======== Items ========
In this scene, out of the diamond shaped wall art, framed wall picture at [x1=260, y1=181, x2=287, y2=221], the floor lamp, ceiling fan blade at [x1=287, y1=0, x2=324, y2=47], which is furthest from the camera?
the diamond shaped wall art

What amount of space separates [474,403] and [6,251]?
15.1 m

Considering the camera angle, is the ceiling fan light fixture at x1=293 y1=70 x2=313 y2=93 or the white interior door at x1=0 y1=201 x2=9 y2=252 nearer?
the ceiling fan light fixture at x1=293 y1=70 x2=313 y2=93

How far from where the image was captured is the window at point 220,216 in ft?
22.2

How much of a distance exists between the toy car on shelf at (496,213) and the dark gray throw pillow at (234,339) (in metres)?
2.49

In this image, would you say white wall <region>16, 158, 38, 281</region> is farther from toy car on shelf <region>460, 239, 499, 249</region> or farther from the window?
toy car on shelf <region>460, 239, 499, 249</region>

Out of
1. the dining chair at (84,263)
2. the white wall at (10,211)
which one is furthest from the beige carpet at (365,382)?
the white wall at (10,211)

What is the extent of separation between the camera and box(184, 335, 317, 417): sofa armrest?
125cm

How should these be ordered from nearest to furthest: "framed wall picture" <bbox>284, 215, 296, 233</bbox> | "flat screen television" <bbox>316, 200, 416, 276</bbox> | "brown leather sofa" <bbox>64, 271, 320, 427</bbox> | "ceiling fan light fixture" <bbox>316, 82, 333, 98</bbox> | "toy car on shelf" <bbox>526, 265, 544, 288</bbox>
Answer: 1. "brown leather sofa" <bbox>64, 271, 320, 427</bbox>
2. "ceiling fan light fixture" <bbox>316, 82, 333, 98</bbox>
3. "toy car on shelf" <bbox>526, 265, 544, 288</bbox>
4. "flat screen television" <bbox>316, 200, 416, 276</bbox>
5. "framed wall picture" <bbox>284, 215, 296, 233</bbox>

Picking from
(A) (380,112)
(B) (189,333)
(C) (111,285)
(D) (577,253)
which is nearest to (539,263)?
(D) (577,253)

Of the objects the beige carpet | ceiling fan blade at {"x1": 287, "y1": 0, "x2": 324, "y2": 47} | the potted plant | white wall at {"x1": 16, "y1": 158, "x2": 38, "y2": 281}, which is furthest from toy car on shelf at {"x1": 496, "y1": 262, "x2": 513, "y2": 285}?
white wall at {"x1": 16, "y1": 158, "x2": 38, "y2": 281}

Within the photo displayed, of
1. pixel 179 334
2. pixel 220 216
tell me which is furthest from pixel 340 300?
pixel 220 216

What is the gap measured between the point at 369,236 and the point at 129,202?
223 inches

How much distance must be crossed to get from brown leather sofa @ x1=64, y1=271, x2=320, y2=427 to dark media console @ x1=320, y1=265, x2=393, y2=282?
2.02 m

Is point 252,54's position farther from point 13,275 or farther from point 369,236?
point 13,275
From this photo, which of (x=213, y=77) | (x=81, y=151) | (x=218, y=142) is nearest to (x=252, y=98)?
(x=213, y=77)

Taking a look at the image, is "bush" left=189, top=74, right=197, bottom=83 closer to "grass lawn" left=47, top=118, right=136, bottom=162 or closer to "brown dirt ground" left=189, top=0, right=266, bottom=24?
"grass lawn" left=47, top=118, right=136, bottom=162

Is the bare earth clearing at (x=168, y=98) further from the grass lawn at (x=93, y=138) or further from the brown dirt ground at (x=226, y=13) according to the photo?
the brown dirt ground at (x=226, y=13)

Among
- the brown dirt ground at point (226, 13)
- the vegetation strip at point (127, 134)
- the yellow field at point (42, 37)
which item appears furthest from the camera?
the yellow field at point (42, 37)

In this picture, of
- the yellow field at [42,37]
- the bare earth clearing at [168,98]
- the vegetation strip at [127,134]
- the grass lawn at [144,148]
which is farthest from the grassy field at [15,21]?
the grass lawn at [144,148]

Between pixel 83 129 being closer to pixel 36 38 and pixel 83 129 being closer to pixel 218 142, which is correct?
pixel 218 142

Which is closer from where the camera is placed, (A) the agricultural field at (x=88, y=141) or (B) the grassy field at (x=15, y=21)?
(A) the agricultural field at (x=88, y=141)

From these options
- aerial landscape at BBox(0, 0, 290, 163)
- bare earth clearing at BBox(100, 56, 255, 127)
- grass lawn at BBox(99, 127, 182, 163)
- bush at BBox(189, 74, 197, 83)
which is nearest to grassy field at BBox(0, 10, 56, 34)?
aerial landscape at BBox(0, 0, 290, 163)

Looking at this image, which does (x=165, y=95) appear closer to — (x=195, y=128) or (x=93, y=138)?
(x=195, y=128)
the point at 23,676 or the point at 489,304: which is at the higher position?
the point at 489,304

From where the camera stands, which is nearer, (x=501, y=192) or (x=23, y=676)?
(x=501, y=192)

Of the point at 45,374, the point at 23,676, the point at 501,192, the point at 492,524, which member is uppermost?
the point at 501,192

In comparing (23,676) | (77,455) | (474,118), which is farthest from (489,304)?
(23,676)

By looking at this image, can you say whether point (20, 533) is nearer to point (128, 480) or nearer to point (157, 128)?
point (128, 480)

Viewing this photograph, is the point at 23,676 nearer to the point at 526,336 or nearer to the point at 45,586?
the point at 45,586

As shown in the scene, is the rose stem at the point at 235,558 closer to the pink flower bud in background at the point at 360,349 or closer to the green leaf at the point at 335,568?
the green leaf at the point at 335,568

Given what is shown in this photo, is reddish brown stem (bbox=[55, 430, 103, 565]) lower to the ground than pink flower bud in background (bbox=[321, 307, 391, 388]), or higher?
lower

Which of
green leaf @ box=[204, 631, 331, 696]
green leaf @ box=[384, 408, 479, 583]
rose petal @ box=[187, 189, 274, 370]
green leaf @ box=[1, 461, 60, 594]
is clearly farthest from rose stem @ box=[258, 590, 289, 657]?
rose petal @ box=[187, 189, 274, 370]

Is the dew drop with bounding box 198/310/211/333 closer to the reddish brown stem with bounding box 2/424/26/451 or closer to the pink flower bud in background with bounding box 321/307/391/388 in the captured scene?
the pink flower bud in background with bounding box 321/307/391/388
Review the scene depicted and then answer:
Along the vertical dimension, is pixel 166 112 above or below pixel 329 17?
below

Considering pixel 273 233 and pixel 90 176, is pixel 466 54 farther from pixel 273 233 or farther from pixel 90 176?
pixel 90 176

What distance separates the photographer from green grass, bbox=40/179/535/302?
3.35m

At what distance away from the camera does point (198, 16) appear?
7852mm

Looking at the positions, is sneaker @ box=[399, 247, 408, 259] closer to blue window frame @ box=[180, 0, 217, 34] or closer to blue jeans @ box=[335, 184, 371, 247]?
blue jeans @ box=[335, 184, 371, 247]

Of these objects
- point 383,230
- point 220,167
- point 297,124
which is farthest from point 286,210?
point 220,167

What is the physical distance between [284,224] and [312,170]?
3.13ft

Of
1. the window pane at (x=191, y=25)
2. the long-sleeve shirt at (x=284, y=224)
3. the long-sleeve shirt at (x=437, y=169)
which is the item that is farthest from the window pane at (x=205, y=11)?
========
## Work instructions
Can you give every line above again, exactly as written?

## Output for this exercise
In this scene, out of the diamond shaped wall art, framed wall picture at [x1=260, y1=181, x2=287, y2=221], the floor lamp, ceiling fan blade at [x1=287, y1=0, x2=324, y2=47], which is furthest from the camera?
the diamond shaped wall art

What amount of space separates [474,403] and [6,251]?
15.1 m

Considering the camera angle, is the ceiling fan light fixture at x1=293 y1=70 x2=313 y2=93 or the white interior door at x1=0 y1=201 x2=9 y2=252 nearer?
the ceiling fan light fixture at x1=293 y1=70 x2=313 y2=93

How far from where the image was captured is the window at point 220,216 in ft?
22.2

How much of a distance exists between the toy car on shelf at (496,213) and the dark gray throw pillow at (234,339) (in metres)?
2.49

In this image, would you say white wall <region>16, 158, 38, 281</region> is farther from toy car on shelf <region>460, 239, 499, 249</region> or farther from the window?
toy car on shelf <region>460, 239, 499, 249</region>

Out of
1. the dining chair at (84,263)
2. the white wall at (10,211)
which one is furthest from the beige carpet at (365,382)?
the white wall at (10,211)

What is the extent of separation between the camera and box(184, 335, 317, 417): sofa armrest?
125cm

How should these be ordered from nearest to furthest: "framed wall picture" <bbox>284, 215, 296, 233</bbox> | "flat screen television" <bbox>316, 200, 416, 276</bbox> | "brown leather sofa" <bbox>64, 271, 320, 427</bbox> | "ceiling fan light fixture" <bbox>316, 82, 333, 98</bbox> | "toy car on shelf" <bbox>526, 265, 544, 288</bbox>
Answer: 1. "brown leather sofa" <bbox>64, 271, 320, 427</bbox>
2. "ceiling fan light fixture" <bbox>316, 82, 333, 98</bbox>
3. "toy car on shelf" <bbox>526, 265, 544, 288</bbox>
4. "flat screen television" <bbox>316, 200, 416, 276</bbox>
5. "framed wall picture" <bbox>284, 215, 296, 233</bbox>

Picking from
(A) (380,112)
(B) (189,333)
(C) (111,285)
(D) (577,253)
which is nearest to (539,263)?
(D) (577,253)

Of the objects the beige carpet | ceiling fan blade at {"x1": 287, "y1": 0, "x2": 324, "y2": 47} | the potted plant | white wall at {"x1": 16, "y1": 158, "x2": 38, "y2": 281}, which is furthest from toy car on shelf at {"x1": 496, "y1": 262, "x2": 513, "y2": 285}?
white wall at {"x1": 16, "y1": 158, "x2": 38, "y2": 281}

Within the photo displayed, of
1. pixel 179 334
2. pixel 220 216
tell me which is furthest from pixel 340 300?
pixel 220 216

What is the gap measured between the point at 369,236 and the point at 129,202?
223 inches

How much distance must be crossed to get from brown leather sofa @ x1=64, y1=271, x2=320, y2=427 to dark media console @ x1=320, y1=265, x2=393, y2=282?
2.02 m

Is point 252,54's position farther from point 13,275 or farther from point 369,236?
point 13,275
From this photo, which of (x=213, y=77) | (x=81, y=151) | (x=218, y=142) is nearest to (x=252, y=98)?
(x=213, y=77)

Taking a look at the image, is "bush" left=189, top=74, right=197, bottom=83 closer to "grass lawn" left=47, top=118, right=136, bottom=162 or closer to "brown dirt ground" left=189, top=0, right=266, bottom=24?
"grass lawn" left=47, top=118, right=136, bottom=162

Is the bare earth clearing at (x=168, y=98) further from the grass lawn at (x=93, y=138) or further from the brown dirt ground at (x=226, y=13) according to the photo?
the brown dirt ground at (x=226, y=13)

Among
- the brown dirt ground at point (226, 13)
- the vegetation strip at point (127, 134)
- the yellow field at point (42, 37)
which item appears furthest from the camera?
the yellow field at point (42, 37)

In this picture, of
- the yellow field at [42,37]
- the bare earth clearing at [168,98]
- the vegetation strip at [127,134]
- the grass lawn at [144,148]
which is farthest from the grassy field at [15,21]?
the grass lawn at [144,148]

Between pixel 83 129 being closer to pixel 36 38 and pixel 83 129 being closer to pixel 218 142, which is correct?
pixel 218 142

Which is closer from where the camera is placed, (A) the agricultural field at (x=88, y=141) or (B) the grassy field at (x=15, y=21)?
(A) the agricultural field at (x=88, y=141)

From these options
- aerial landscape at BBox(0, 0, 290, 163)
- bare earth clearing at BBox(100, 56, 255, 127)
- grass lawn at BBox(99, 127, 182, 163)
- bush at BBox(189, 74, 197, 83)
which is nearest to grassy field at BBox(0, 10, 56, 34)?
aerial landscape at BBox(0, 0, 290, 163)

Looking at this image, which does (x=165, y=95) appear closer to — (x=195, y=128) or (x=93, y=138)?
(x=195, y=128)
the point at 23,676 or the point at 489,304: which is at the higher position?
the point at 489,304

From where the camera stands, which is nearer, (x=501, y=192) or (x=23, y=676)?
(x=501, y=192)

Of the point at 45,374, the point at 23,676, the point at 501,192, the point at 492,524, which member is uppermost?
the point at 501,192

In comparing (23,676) | (77,455) | (474,118), which is farthest from (489,304)?
(23,676)

By looking at this image, can you say whether point (20, 533) is nearer to point (128, 480) or nearer to point (157, 128)?
point (128, 480)

Viewing this photograph, is the point at 23,676 nearer to the point at 526,336 or nearer to the point at 45,586?
the point at 45,586

As shown in the scene, is the rose stem at the point at 235,558 closer to the pink flower bud in background at the point at 360,349 or closer to the green leaf at the point at 335,568?
the green leaf at the point at 335,568

Given what is shown in this photo, is reddish brown stem (bbox=[55, 430, 103, 565]) lower to the ground than pink flower bud in background (bbox=[321, 307, 391, 388]), or higher?
lower

Which of
green leaf @ box=[204, 631, 331, 696]
green leaf @ box=[384, 408, 479, 583]
rose petal @ box=[187, 189, 274, 370]
green leaf @ box=[1, 461, 60, 594]
is clearly farthest from rose stem @ box=[258, 590, 289, 657]?
rose petal @ box=[187, 189, 274, 370]

Is the dew drop with bounding box 198/310/211/333 closer to the reddish brown stem with bounding box 2/424/26/451 or closer to the pink flower bud in background with bounding box 321/307/391/388 in the captured scene?
the pink flower bud in background with bounding box 321/307/391/388
Review the scene depicted and then answer:
Along the vertical dimension, is pixel 166 112 above or below pixel 329 17?
below

Considering pixel 273 233 and pixel 90 176, is pixel 466 54 farther from pixel 273 233 or farther from pixel 90 176?
pixel 90 176

What distance separates the photographer from green grass, bbox=40/179/535/302?
3.35m

At what distance away from the camera does point (198, 16) appear?
7852mm

Looking at the positions, is sneaker @ box=[399, 247, 408, 259] closer to blue window frame @ box=[180, 0, 217, 34] or closer to blue jeans @ box=[335, 184, 371, 247]?
blue jeans @ box=[335, 184, 371, 247]

Of these objects
- point 383,230
- point 220,167
- point 297,124
which is farthest from point 286,210?
point 220,167

What is the physical distance between [284,224] and [312,170]?
3.13ft

Of
1. the window pane at (x=191, y=25)
2. the long-sleeve shirt at (x=284, y=224)
3. the long-sleeve shirt at (x=437, y=169)
which is the item that is farthest from the window pane at (x=205, y=11)?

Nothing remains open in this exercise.